What do you think the field should be doing more of?

There are several topics that I believe deserve more attention. One that comes to mind immediately is the effects of behavior repetition and behavioral history. Resurgence is one such effect. The metaphor from electronics, that there is such a thing as steady state operant behavior, should be abandoned. When behavior is repeated, it changes and keeps changing. It becomes faster, smoother, more efficient, more automatized, and less susceptible to modification by consequences. These types of changes are involved in all types of skill learning. Familiar examples are signing your name, saying or reading certain phrases, doing mental arithmetic, and brushing your teeth. Neurobiologists have shown that the more practice a skill receives, the less neural activity it involves. Most of every adult’s operant repertoire is already highly automatized. This is a topic that has huge implications for learning, education, and all sorts of clinical issues.

A second major topic crying out for the attention of behavior analysts is epigenetics and its implications for learning and education. The field should pay more attention to the relationship between gene expression and how instinctual behavior emerges—the processes by which some behavior becomes genetically encoded, and critical periods for the acquisition of various competencies. This topic has major implications for early childhood development and the acquisition of basic competencies in such areas as social behavior, language, and mathematics.
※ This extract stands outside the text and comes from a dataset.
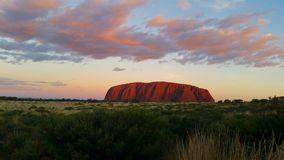 Uluru, Northern Territory, Australia 02/22/18. View of the ever changing colours of Uluru at sunset from a designated viewing. Uluru, Northern Territory royalty free stock photography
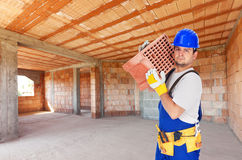 Worker carry brick on construction site Stock Photos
Third, I believe that behavioral science should be more assertive in treating thinking and mental activity as part of its domain. Not only is it a vital and central part of our biological makeup, but it is also what we care about most, regardless of whether we call it behavior or something else. For instance, the law cares about whether a damaging act was or was not “intentional”; a math teacher cares just as much about the thought processes by which the student arrived at the answer as about its correctness; a chess coach says “think out loud” to her student; we tell people what they should pay attention to, remember, or consider. It’s always mainly about thinking and mental processes.

What about the problem that thinking and mental processes are private and not observable?

We observe their physical manifestations, like those of genes, atoms, and chemical bonds, and they are just as real. As Skinner pointed out, observability is about the present status of our technology, not about the real world.

What advice do you have for folks just entering the field of behavior analysis? 

Take responsibility for your scientific education, from the start. If you want to make a contribution, don’t let others tell you what knowledge is sufficient. Read widely, not just behavior analysis literature, not just your assignments, but other material as well. Use your peripheral vision, conceptually speaking. Be skeptical and question ideas that others take for granted. Keep digging deeper. Don’t be afraid to follow your own interests and perceptions.

What have you been working on lately?

For the past five years, my associates and I have been working on the personalization of education. Since 2009 we have been operating a small school, Queens Paideia School, to demonstrate what is achievable with a 6:1 student teacher ratio. At the same time, we have been developing learning resources for the individualization of education in larger classrooms and the home—assessment methods for social-emotional competencies, thinking and inquiry skills, and self-management competencies.

I have also continued to work on the behavioral and biological analysis of aesthetics—a lifelong interest of mine (article published online, 6/17). And I continue to work on the formal symbolic language for the codification of behavioral contingencies, which I believe our field needs if it is to make substantive contributions in such disciplines as economics, law, sociology, public policy, conflict, and management.

I have to ask – Did you really compose the music for the game Prince of Persia?

Yes, I confess that I did. The creator of Prince of Persia, Jordan Mechner, is my son. I also composed the music for his previous game, Karateka. You can download Prince of Persia’s soundtracks from the Mechner Foundation website.